まず、本発明の第1実施形態に係るエアヒータ1について説明する。
図1は、本発明の第1実施形態に係るエアヒータ1を用いたボイラ装置100の構成を模式的に示す図である。
ボイラ装置100は、缶体110と、送風機120と、給気路130と、排気路140と、給水路150と、エコノマイザ160と、本発明の熱交換器としてのエアヒータ1と、を備える。

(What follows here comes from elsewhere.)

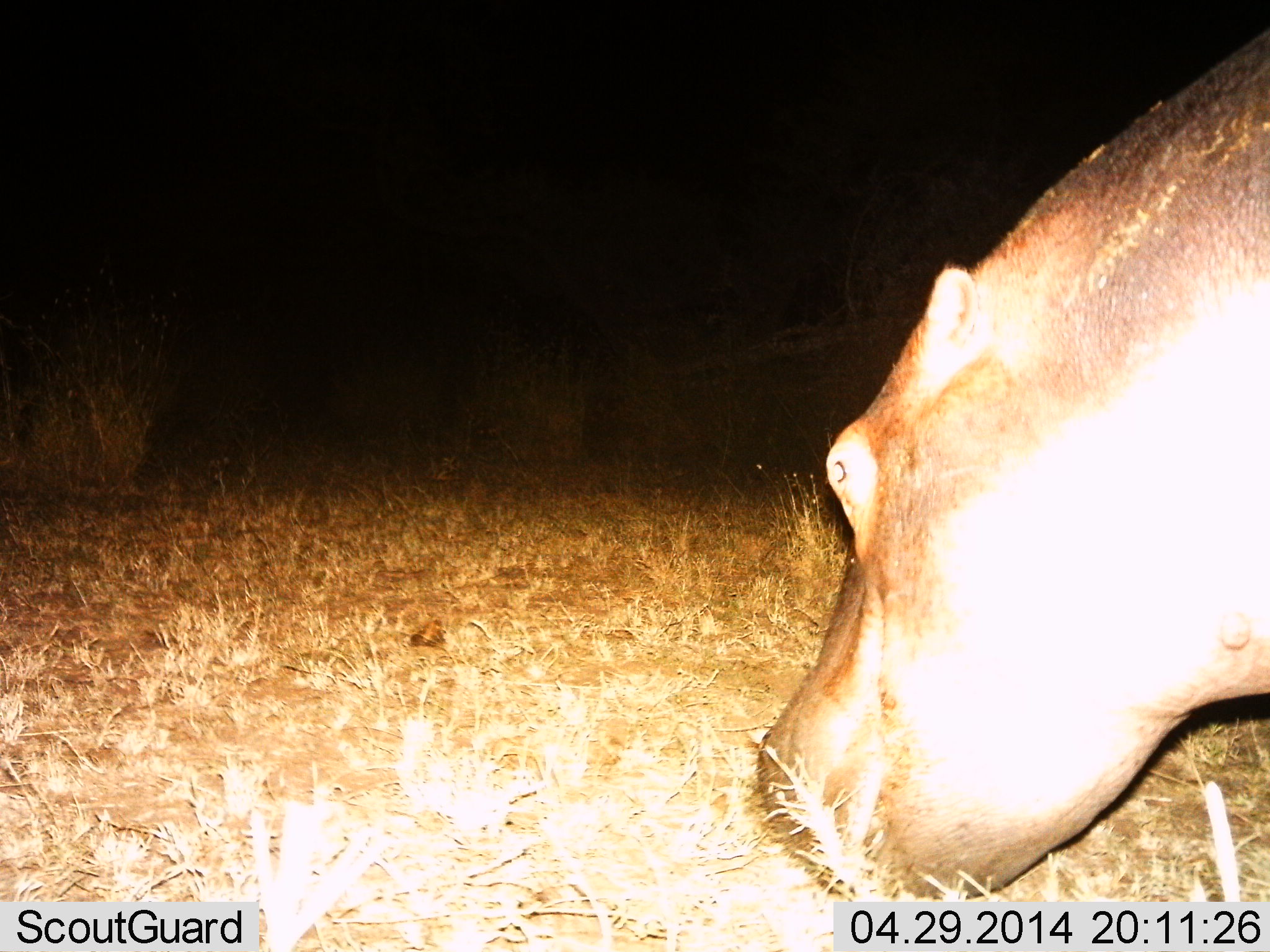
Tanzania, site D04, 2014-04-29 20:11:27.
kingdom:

ボイラ筺体111は、側面に形成された給気口111a及び排気口111bを有する。ボイラ筺体111は、給気口111aにおいて、後述の給気路130の先端部と接続され、排気口111bにおいて、後述の排気路140の基端部と接続される。
上部ヘッダ114は、水管群112の上方に配置される。上部ヘッダ114には、水管群112を構成する複数の水管の上端部が接続される。上部ヘッダ114の上部には、上部ヘッダ114の内部の蒸気を流出させる図示しない蒸気流出管が接続される。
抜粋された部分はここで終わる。